>> Begin

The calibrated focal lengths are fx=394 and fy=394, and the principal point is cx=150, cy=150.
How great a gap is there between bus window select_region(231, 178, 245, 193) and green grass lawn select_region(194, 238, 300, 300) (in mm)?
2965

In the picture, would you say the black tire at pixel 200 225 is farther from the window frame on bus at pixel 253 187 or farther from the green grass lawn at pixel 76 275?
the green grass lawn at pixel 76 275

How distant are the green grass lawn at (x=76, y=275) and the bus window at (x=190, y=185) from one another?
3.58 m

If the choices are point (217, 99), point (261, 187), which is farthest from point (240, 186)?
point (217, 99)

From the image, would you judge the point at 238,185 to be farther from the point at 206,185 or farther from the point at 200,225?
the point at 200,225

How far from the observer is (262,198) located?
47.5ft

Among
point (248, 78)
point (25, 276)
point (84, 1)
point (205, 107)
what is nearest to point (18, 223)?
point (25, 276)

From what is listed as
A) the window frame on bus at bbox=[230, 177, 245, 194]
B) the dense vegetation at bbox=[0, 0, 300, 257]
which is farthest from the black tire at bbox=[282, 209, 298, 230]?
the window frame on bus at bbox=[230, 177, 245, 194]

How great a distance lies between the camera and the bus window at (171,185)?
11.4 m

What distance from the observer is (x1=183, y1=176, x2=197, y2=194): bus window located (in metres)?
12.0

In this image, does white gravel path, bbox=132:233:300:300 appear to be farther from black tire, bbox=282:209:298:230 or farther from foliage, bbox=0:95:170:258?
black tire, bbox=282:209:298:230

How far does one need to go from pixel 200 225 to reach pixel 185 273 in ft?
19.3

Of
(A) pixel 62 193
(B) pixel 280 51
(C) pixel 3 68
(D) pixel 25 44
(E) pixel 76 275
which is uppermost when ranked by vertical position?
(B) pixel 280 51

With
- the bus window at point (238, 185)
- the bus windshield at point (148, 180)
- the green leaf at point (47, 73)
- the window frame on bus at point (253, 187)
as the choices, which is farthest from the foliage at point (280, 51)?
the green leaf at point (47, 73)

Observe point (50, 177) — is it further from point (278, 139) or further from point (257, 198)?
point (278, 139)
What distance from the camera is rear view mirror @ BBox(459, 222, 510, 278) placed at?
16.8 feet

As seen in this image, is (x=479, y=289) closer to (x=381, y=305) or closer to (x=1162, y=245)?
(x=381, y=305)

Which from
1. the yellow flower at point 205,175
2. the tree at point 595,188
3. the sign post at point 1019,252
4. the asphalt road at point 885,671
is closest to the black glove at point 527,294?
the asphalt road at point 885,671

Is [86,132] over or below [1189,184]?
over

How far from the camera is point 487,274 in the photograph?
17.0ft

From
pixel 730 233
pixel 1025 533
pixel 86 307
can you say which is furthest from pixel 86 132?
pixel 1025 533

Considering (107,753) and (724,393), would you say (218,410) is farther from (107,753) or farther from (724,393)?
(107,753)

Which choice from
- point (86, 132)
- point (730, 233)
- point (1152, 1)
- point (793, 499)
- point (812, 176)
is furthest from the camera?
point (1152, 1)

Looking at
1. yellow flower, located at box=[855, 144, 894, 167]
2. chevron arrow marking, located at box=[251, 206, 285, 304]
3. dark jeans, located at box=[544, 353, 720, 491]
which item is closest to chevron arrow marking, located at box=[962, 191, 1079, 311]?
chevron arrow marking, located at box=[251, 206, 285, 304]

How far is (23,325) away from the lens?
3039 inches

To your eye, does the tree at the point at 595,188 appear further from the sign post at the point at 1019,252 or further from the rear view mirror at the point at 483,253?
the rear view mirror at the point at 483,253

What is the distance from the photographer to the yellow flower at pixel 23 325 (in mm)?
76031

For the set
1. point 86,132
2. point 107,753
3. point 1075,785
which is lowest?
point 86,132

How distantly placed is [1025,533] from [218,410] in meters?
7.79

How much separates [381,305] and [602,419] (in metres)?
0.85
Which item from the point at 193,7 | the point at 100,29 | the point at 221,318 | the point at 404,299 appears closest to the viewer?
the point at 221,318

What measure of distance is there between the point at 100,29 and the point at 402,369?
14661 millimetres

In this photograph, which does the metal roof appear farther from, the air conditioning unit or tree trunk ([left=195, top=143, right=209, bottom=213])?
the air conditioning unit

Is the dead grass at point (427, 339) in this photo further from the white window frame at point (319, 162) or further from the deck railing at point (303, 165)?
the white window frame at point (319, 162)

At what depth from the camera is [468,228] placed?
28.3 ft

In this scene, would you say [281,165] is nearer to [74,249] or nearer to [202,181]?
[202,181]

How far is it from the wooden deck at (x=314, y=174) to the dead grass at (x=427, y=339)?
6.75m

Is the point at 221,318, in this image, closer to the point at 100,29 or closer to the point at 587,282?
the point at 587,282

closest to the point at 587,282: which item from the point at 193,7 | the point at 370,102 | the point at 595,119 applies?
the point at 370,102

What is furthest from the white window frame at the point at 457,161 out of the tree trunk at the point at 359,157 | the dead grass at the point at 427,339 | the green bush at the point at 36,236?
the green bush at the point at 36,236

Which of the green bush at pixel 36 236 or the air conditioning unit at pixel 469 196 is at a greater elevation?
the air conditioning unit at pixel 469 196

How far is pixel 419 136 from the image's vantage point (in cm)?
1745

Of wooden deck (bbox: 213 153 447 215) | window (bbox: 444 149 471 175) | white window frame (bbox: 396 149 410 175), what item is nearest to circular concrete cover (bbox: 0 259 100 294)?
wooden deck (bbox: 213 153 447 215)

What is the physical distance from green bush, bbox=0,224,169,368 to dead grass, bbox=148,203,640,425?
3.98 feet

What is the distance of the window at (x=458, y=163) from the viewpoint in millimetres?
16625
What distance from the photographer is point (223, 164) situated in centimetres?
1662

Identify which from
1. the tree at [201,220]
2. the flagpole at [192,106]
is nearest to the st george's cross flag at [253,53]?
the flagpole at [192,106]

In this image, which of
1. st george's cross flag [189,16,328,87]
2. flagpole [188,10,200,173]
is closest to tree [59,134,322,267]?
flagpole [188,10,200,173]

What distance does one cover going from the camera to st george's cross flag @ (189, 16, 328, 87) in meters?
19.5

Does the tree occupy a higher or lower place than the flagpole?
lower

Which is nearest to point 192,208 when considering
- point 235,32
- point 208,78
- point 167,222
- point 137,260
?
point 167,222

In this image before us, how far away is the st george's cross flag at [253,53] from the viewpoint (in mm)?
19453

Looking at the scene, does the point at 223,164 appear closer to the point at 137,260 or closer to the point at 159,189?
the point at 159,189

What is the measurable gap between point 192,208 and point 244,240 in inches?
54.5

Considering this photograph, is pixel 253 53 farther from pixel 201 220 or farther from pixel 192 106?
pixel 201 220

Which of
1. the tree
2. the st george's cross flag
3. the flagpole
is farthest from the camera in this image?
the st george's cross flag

>> End

* **Exercise**: Copy out all of the lines above, swapping every "observer" for "viewer" and leaving everything else the same.

* **Reply to the exercise**:
The calibrated focal lengths are fx=394 and fy=394, and the principal point is cx=150, cy=150.
How great a gap is there between bus window select_region(231, 178, 245, 193) and green grass lawn select_region(194, 238, 300, 300) (in mm)?
2965

In the picture, would you say the black tire at pixel 200 225 is farther from the window frame on bus at pixel 253 187 or farther from the green grass lawn at pixel 76 275?
the green grass lawn at pixel 76 275

How distant are the green grass lawn at (x=76, y=275) and the bus window at (x=190, y=185) from one another?
3.58 m

If the choices are point (217, 99), point (261, 187), which is farthest from point (240, 186)?
point (217, 99)

From the image, would you judge the point at 238,185 to be farther from the point at 206,185 or farther from the point at 200,225?
the point at 200,225

How far from the viewer is (262,198) located?
47.5ft

Among
point (248, 78)
point (25, 276)
point (84, 1)
point (205, 107)
what is nearest to point (18, 223)?
point (25, 276)

From what is listed as
A) the window frame on bus at bbox=[230, 177, 245, 194]
B) the dense vegetation at bbox=[0, 0, 300, 257]
which is farthest from the black tire at bbox=[282, 209, 298, 230]?
the window frame on bus at bbox=[230, 177, 245, 194]

How great a distance lies between the camera and the bus window at (171,185)?
11.4 m

What distance from the viewer is (x1=183, y1=176, x2=197, y2=194): bus window located (in metres)?
12.0

In this image, does white gravel path, bbox=132:233:300:300 appear to be farther from black tire, bbox=282:209:298:230 or farther from foliage, bbox=0:95:170:258?
black tire, bbox=282:209:298:230

How far does one need to go from pixel 200 225 to reach pixel 185 273 in ft?
19.3

Of
(A) pixel 62 193
(B) pixel 280 51
(C) pixel 3 68
(D) pixel 25 44
(E) pixel 76 275
which is uppermost when ranked by vertical position?
(B) pixel 280 51

With
- the bus window at point (238, 185)
- the bus windshield at point (148, 180)
- the green leaf at point (47, 73)
- the window frame on bus at point (253, 187)
as the choices, which is farthest from the foliage at point (280, 51)?
the green leaf at point (47, 73)

Observe point (50, 177) — is it further from point (278, 139) or further from point (257, 198)?
point (278, 139)
What distance from the camera is rear view mirror @ BBox(459, 222, 510, 278) placed at?
16.8 feet

As seen in this image, is (x=479, y=289) closer to (x=381, y=305) or closer to (x=1162, y=245)?
(x=381, y=305)

Which from
1. the yellow flower at point 205,175
2. the tree at point 595,188
3. the sign post at point 1019,252
4. the asphalt road at point 885,671
is closest to the black glove at point 527,294?
the asphalt road at point 885,671

Is [86,132] over or below [1189,184]?
over

How far from the camera is point 487,274 in the photograph?
17.0ft

From
pixel 730 233
pixel 1025 533
pixel 86 307
can you say which is furthest from pixel 86 132?
pixel 1025 533

Considering (107,753) and (724,393), would you say (218,410) is farther from (107,753) or farther from (724,393)?
(107,753)

Which choice from
- point (86, 132)
- point (730, 233)
- point (1152, 1)
- point (793, 499)
- point (812, 176)
is furthest from the camera?
point (1152, 1)

Looking at
1. yellow flower, located at box=[855, 144, 894, 167]
2. chevron arrow marking, located at box=[251, 206, 285, 304]
3. dark jeans, located at box=[544, 353, 720, 491]
which item is closest to chevron arrow marking, located at box=[962, 191, 1079, 311]?
chevron arrow marking, located at box=[251, 206, 285, 304]

How far is (23,325) away from the lens?
3039 inches

To your eye, does the tree at the point at 595,188 appear further from the sign post at the point at 1019,252 or further from the rear view mirror at the point at 483,253?
the rear view mirror at the point at 483,253

What is the distance from the photographer to the yellow flower at pixel 23 325 (in mm)?
76031

For the set
1. point 86,132
2. point 107,753
3. point 1075,785
which is lowest?
point 86,132

How distantly placed is [1025,533] from [218,410] in meters?
7.79

How much separates [381,305] and [602,419] (in metres)?
0.85
Which item from the point at 193,7 | the point at 100,29 | the point at 221,318 | the point at 404,299 appears closest to the viewer?
the point at 221,318

What measure of distance is there between the point at 100,29 and the point at 402,369?
14661 millimetres

In this photograph, which does the metal roof appear farther from, the air conditioning unit or tree trunk ([left=195, top=143, right=209, bottom=213])?
the air conditioning unit

Is the dead grass at point (427, 339) in this photo further from the white window frame at point (319, 162) or further from the deck railing at point (303, 165)?
the white window frame at point (319, 162)

At what depth from the camera is [468,228] placed?
28.3 ft

In this scene, would you say [281,165] is nearer to [74,249] or nearer to [202,181]?
[202,181]

How far is it from the wooden deck at (x=314, y=174) to the dead grass at (x=427, y=339)?
6.75m

Is the point at 221,318, in this image, closer to the point at 100,29 or closer to the point at 587,282?
the point at 587,282

closest to the point at 587,282: which item from the point at 193,7 | the point at 370,102 | the point at 595,119 applies?
the point at 370,102

What is furthest from the white window frame at the point at 457,161 out of the tree trunk at the point at 359,157 | the dead grass at the point at 427,339 | the green bush at the point at 36,236?
the green bush at the point at 36,236

Which of the green bush at pixel 36 236 or the air conditioning unit at pixel 469 196 is at a greater elevation?
the air conditioning unit at pixel 469 196

How far is pixel 419 136 from the image's vantage point (in cm)?
1745

Of wooden deck (bbox: 213 153 447 215) | window (bbox: 444 149 471 175) | white window frame (bbox: 396 149 410 175), what item is nearest to circular concrete cover (bbox: 0 259 100 294)?
wooden deck (bbox: 213 153 447 215)

What is the physical distance from green bush, bbox=0,224,169,368 to dead grass, bbox=148,203,640,425?
3.98 feet

What is the distance of the window at (x=458, y=163) from the viewpoint in millimetres?
16625
What distance from the photographer is point (223, 164) situated in centimetres?
1662

Identify which from
1. the tree at [201,220]
2. the flagpole at [192,106]
is nearest to the st george's cross flag at [253,53]?
the flagpole at [192,106]

In this image, which of
1. st george's cross flag [189,16,328,87]
2. flagpole [188,10,200,173]
is closest to tree [59,134,322,267]?
flagpole [188,10,200,173]

What distance does one cover going from the camera to st george's cross flag @ (189, 16, 328, 87) in meters?
19.5

Does the tree occupy a higher or lower place than the flagpole?
lower

Which is nearest to point 192,208 when considering
- point 235,32
- point 208,78
- point 167,222
- point 137,260
?
point 167,222

In this image before us, how far away is the st george's cross flag at [253,53] from the viewpoint (in mm)?
19453

Looking at the scene, does the point at 223,164 appear closer to the point at 137,260 or closer to the point at 159,189?
the point at 159,189

What is the measurable gap between point 192,208 and point 244,240 in inches?
54.5

Considering this photograph, is pixel 253 53 farther from pixel 201 220 or farther from pixel 192 106?
pixel 201 220

Which of
1. the tree
2. the st george's cross flag
3. the flagpole
is farthest from the camera in this image?
the st george's cross flag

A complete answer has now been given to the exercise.